Athanasius (A.D. 293-373) would be a good read. The "Athanasian Creed" (c. A.D. 500, certainly not written by Athanasius, but consistent with his faith) contains multiple theses, from which you might benefit through prolonged reflection. https://www.ccel.org/creeds/athanasian.creed.html


----------



## Romans922 (Oct 27, 2016)

*WCF 2 - Of God, and of the Holy Trinity*

I. There is but one only,[1] living, and true God,[2] who is infinite in being and perfection,[3] a most pure spirit,[4] invisible,[5] without body, parts,[6] or passions;[7] immutable,[8] immense,[9]eternal,[10] incomprehensible,[11] almighty,[12] most wise,[13] most holy,[14] most free,[15] most absolute;[16] working all things according to the counsel of His own immutable and most righteous will,[17] for His own glory;[18] most loving,[19] gracious, merciful, long-suffering, abundant in goodness and truth, forgiving iniquity, transgression, and sin;[20] the rewarder of them that diligently seek Him;[21] and withal, most just, and terrible in His judgments,[22] hating all sin,[23]and who will by no means clear the guilty.[24]

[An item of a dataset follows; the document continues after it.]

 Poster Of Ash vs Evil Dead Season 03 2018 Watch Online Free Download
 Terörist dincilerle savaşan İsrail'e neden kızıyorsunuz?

II. God has all life,[25] glory,[26] goodness,[27] blessedness,[28] in and of Himself; and is alone in and unto Himself all-sufficient, not standing in need of any creatures which He has made,[29] nor deriving any glory from them,[30] but only manifesting His own glory in, by, unto, and upon them. He is the alone fountain of all being, of whom, through whom, and to whom are all things;[31] and has most sovereign dominion over them, to do by them, for them, or upon them whatsoever Himself pleases.[32] In His sight all things are open and manifest,[33] His knowledge is infinite, infallible, and independent upon the creature,[34] so as nothing is to Him contingent, or uncertain.[35] He is most holy in all His counsels, in all His works, and in all His commands.[36] To Him is due from angels and men, and every other creature, whatsoever worship, service, or obedience He is pleased to require of them.[37]

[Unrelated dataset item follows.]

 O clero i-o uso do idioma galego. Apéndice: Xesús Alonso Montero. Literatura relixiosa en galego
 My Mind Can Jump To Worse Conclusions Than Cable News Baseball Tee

III. In the unity of the Godhead there be three Persons of one substance, power, and eternity: God the Father, God the Son, and God the Holy Ghost.[38] The Father is of none, neither begotten nor proceeding; the Son is eternally begotten of the Father; [39] the Holy Ghost eternally proceeding from the Father and the Son. [40]


----------



## Ask Mr. Religion (Oct 27, 2016)

Stope said:


> Wow, that was very helpful, but to be honest, in some areas over my foolish head... It is for that reason I ask the following:
> 
> 1. Has then Jesus always existed as the "son"? Was he the "Son" before he was born of Mary (on that note, did he have a body before the incarnation, and of not did he limit himself in anyways when he did?)?

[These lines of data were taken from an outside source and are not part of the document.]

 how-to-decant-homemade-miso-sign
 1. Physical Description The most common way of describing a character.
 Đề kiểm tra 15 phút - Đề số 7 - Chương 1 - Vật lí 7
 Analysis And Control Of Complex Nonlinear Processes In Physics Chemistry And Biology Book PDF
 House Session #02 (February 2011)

The orthodox doctrine as to the person of Christ, is that he from eternity has existed as the co–equal Son of the Father, constituted of the same infinite self–existent essence with the father and the Holy Spirit.

Prior to the incarnation, the Second Person of the Trinity, had not assumed a human nature, and hence possessed no physical body.

While Our Lord walked the earth, he limited the _independent use_ of any of his divine attributes. This in no way means he divested himself of his divinity and was not in possession of all the divine attributes. In other words, while our Lord walked the earth, the Second Person of the Trinity was still omniscient, omnipresent, omnipotent, and so forth.



Stope said:


> 2. Is there a helpful info graphic on this anywhere?


Very few graphics adequately capture this sublime mystery of the Trinity. The most often used can be seen here:
https://en.wikipedia.org/wiki/Shield_of_the_Trinity



Stope said:


> 3. Is there a summary that attempts to describe/explain the Trinity that is a lil longer that the standards that you might point me to? That is, is there something out there that is almost like a thesis that has with it a bit of detail?
> 
> 4. Where would be a good place to start my reading? I was thinking perhaps Athanasius on the Incarnation so I can sort of chronologically start at the "beginning" of when the hairs were beginning to get split (as was indeed needed)?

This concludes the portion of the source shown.